A slight disclaimer, even advanced stats are relatively meaningless with a 2 or 3 game sample size, but a couple interesting things none the less. These will be more meaningful starting in January.
A Dayton stat that’s kind of obvious, but when quantified jumps out nonetheless — 41.5% of the minutes this year are coming from the bench, good for 15th out of the 350-odd teams in D1 (vs. 21.4% which was 341st in D1 last year). We all know this, but it’s kind of staggering when quantified. UD is quite literally able to play twice as many bench players as last year.
When William and Mary is on defense, 59.8% of their points are rendered on two-pointers, good for 37th in the country. As a reference point,the D1 average is 49.6%. Most of this can be attributed to the fact that W&M gives up 51.4% FG% on 2’s. So far UD’s scoring has been fairly balanced between 2’s, 3’s and free throws. Given that Billy and Maria’s tallest player is 6-9, I’m interested to see if Big Steve continues to dominate inside like he has the last two games. Based on the above, he should.

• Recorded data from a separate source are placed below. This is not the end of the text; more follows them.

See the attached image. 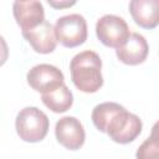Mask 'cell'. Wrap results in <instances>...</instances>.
I'll return each mask as SVG.
<instances>
[{
    "label": "cell",
    "mask_w": 159,
    "mask_h": 159,
    "mask_svg": "<svg viewBox=\"0 0 159 159\" xmlns=\"http://www.w3.org/2000/svg\"><path fill=\"white\" fill-rule=\"evenodd\" d=\"M158 0H132L129 2V12L137 25L143 29H154L159 22Z\"/></svg>",
    "instance_id": "8fae6325"
},
{
    "label": "cell",
    "mask_w": 159,
    "mask_h": 159,
    "mask_svg": "<svg viewBox=\"0 0 159 159\" xmlns=\"http://www.w3.org/2000/svg\"><path fill=\"white\" fill-rule=\"evenodd\" d=\"M24 39L31 45V47L39 53H51L57 45L53 25L48 21H43L34 29L21 31Z\"/></svg>",
    "instance_id": "30bf717a"
},
{
    "label": "cell",
    "mask_w": 159,
    "mask_h": 159,
    "mask_svg": "<svg viewBox=\"0 0 159 159\" xmlns=\"http://www.w3.org/2000/svg\"><path fill=\"white\" fill-rule=\"evenodd\" d=\"M142 120L137 114L128 112L122 104L113 112L104 125V132L108 137L119 144L133 142L142 132Z\"/></svg>",
    "instance_id": "7a4b0ae2"
},
{
    "label": "cell",
    "mask_w": 159,
    "mask_h": 159,
    "mask_svg": "<svg viewBox=\"0 0 159 159\" xmlns=\"http://www.w3.org/2000/svg\"><path fill=\"white\" fill-rule=\"evenodd\" d=\"M50 127L48 117L45 112L37 107H25L22 108L15 119L16 133L24 142L37 143L41 142Z\"/></svg>",
    "instance_id": "3957f363"
},
{
    "label": "cell",
    "mask_w": 159,
    "mask_h": 159,
    "mask_svg": "<svg viewBox=\"0 0 159 159\" xmlns=\"http://www.w3.org/2000/svg\"><path fill=\"white\" fill-rule=\"evenodd\" d=\"M70 72L73 84L84 93H94L103 86L102 60L94 51L86 50L73 56Z\"/></svg>",
    "instance_id": "6da1fadb"
},
{
    "label": "cell",
    "mask_w": 159,
    "mask_h": 159,
    "mask_svg": "<svg viewBox=\"0 0 159 159\" xmlns=\"http://www.w3.org/2000/svg\"><path fill=\"white\" fill-rule=\"evenodd\" d=\"M55 135L57 142L66 149H80L86 139V133L80 119L75 117H62L55 125Z\"/></svg>",
    "instance_id": "52a82bcc"
},
{
    "label": "cell",
    "mask_w": 159,
    "mask_h": 159,
    "mask_svg": "<svg viewBox=\"0 0 159 159\" xmlns=\"http://www.w3.org/2000/svg\"><path fill=\"white\" fill-rule=\"evenodd\" d=\"M96 35L104 46L118 48L125 42L130 32L129 26L123 17L107 14L97 20Z\"/></svg>",
    "instance_id": "5b68a950"
},
{
    "label": "cell",
    "mask_w": 159,
    "mask_h": 159,
    "mask_svg": "<svg viewBox=\"0 0 159 159\" xmlns=\"http://www.w3.org/2000/svg\"><path fill=\"white\" fill-rule=\"evenodd\" d=\"M41 99L50 111L55 113H63L71 108L73 103V94L63 83L55 91L43 93L41 96Z\"/></svg>",
    "instance_id": "7c38bea8"
},
{
    "label": "cell",
    "mask_w": 159,
    "mask_h": 159,
    "mask_svg": "<svg viewBox=\"0 0 159 159\" xmlns=\"http://www.w3.org/2000/svg\"><path fill=\"white\" fill-rule=\"evenodd\" d=\"M9 57V47L5 41V39L0 35V66H2Z\"/></svg>",
    "instance_id": "5bb4252c"
},
{
    "label": "cell",
    "mask_w": 159,
    "mask_h": 159,
    "mask_svg": "<svg viewBox=\"0 0 159 159\" xmlns=\"http://www.w3.org/2000/svg\"><path fill=\"white\" fill-rule=\"evenodd\" d=\"M149 53V45L145 37L138 32H130L125 42L116 50L118 60L125 65L135 66L143 63Z\"/></svg>",
    "instance_id": "ba28073f"
},
{
    "label": "cell",
    "mask_w": 159,
    "mask_h": 159,
    "mask_svg": "<svg viewBox=\"0 0 159 159\" xmlns=\"http://www.w3.org/2000/svg\"><path fill=\"white\" fill-rule=\"evenodd\" d=\"M48 4L56 9H61V7H67V6H72L76 4V1H53V0H48Z\"/></svg>",
    "instance_id": "9a60e30c"
},
{
    "label": "cell",
    "mask_w": 159,
    "mask_h": 159,
    "mask_svg": "<svg viewBox=\"0 0 159 159\" xmlns=\"http://www.w3.org/2000/svg\"><path fill=\"white\" fill-rule=\"evenodd\" d=\"M56 40L65 47H76L87 40V22L80 14H70L56 20L53 26Z\"/></svg>",
    "instance_id": "277c9868"
},
{
    "label": "cell",
    "mask_w": 159,
    "mask_h": 159,
    "mask_svg": "<svg viewBox=\"0 0 159 159\" xmlns=\"http://www.w3.org/2000/svg\"><path fill=\"white\" fill-rule=\"evenodd\" d=\"M12 12L21 31L34 29L45 21L43 6L37 0H16L12 5Z\"/></svg>",
    "instance_id": "9c48e42d"
},
{
    "label": "cell",
    "mask_w": 159,
    "mask_h": 159,
    "mask_svg": "<svg viewBox=\"0 0 159 159\" xmlns=\"http://www.w3.org/2000/svg\"><path fill=\"white\" fill-rule=\"evenodd\" d=\"M27 83L37 92L48 93L63 84V73L60 68L50 63H40L34 66L26 75Z\"/></svg>",
    "instance_id": "8992f818"
},
{
    "label": "cell",
    "mask_w": 159,
    "mask_h": 159,
    "mask_svg": "<svg viewBox=\"0 0 159 159\" xmlns=\"http://www.w3.org/2000/svg\"><path fill=\"white\" fill-rule=\"evenodd\" d=\"M135 159H159V142L157 125H154L152 135L147 138L137 149Z\"/></svg>",
    "instance_id": "4fadbf2b"
}]
</instances>
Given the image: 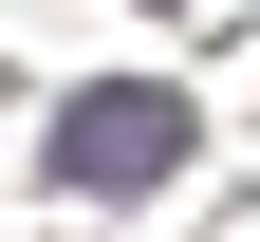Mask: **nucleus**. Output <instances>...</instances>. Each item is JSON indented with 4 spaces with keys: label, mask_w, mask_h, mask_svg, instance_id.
<instances>
[{
    "label": "nucleus",
    "mask_w": 260,
    "mask_h": 242,
    "mask_svg": "<svg viewBox=\"0 0 260 242\" xmlns=\"http://www.w3.org/2000/svg\"><path fill=\"white\" fill-rule=\"evenodd\" d=\"M38 168H56L75 205H130V186H168V168H186V93H149V75H112V93H56Z\"/></svg>",
    "instance_id": "1"
}]
</instances>
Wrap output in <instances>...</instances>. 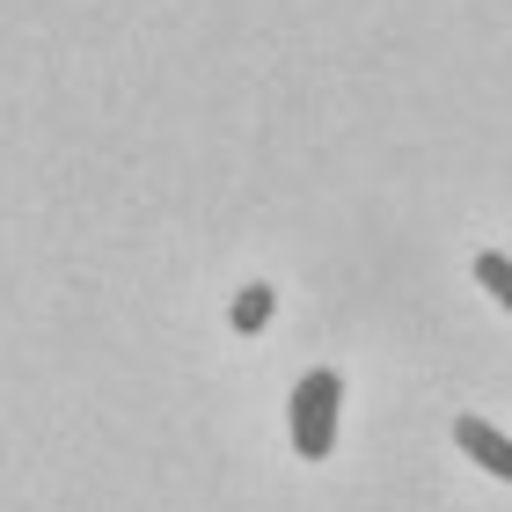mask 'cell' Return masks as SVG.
<instances>
[{"label":"cell","instance_id":"2","mask_svg":"<svg viewBox=\"0 0 512 512\" xmlns=\"http://www.w3.org/2000/svg\"><path fill=\"white\" fill-rule=\"evenodd\" d=\"M454 447L469 454V461H483L498 483H512V439L505 432H491L483 417H454Z\"/></svg>","mask_w":512,"mask_h":512},{"label":"cell","instance_id":"1","mask_svg":"<svg viewBox=\"0 0 512 512\" xmlns=\"http://www.w3.org/2000/svg\"><path fill=\"white\" fill-rule=\"evenodd\" d=\"M337 403H344V381L330 374V366H315V374H300L293 388V447L300 461H322L337 439Z\"/></svg>","mask_w":512,"mask_h":512},{"label":"cell","instance_id":"3","mask_svg":"<svg viewBox=\"0 0 512 512\" xmlns=\"http://www.w3.org/2000/svg\"><path fill=\"white\" fill-rule=\"evenodd\" d=\"M227 322H235L242 337H256V330L271 322V286H242V293H235V315H227Z\"/></svg>","mask_w":512,"mask_h":512},{"label":"cell","instance_id":"4","mask_svg":"<svg viewBox=\"0 0 512 512\" xmlns=\"http://www.w3.org/2000/svg\"><path fill=\"white\" fill-rule=\"evenodd\" d=\"M476 278H483V286H491V293L505 300V315H512V256H498V249H483V256H476Z\"/></svg>","mask_w":512,"mask_h":512}]
</instances>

I put the Flyers on upset alert in last week’s podcast and, goddamn it, I stand by it. Although the Flyers will eventually pull this one out, William and Mary will have the lead at the midway point of the second half before a run propels the good guys to a 72-65 victory. Scoochie drops eight dimes and the Flyers head into the Advocare Invitational with a 3-0 record.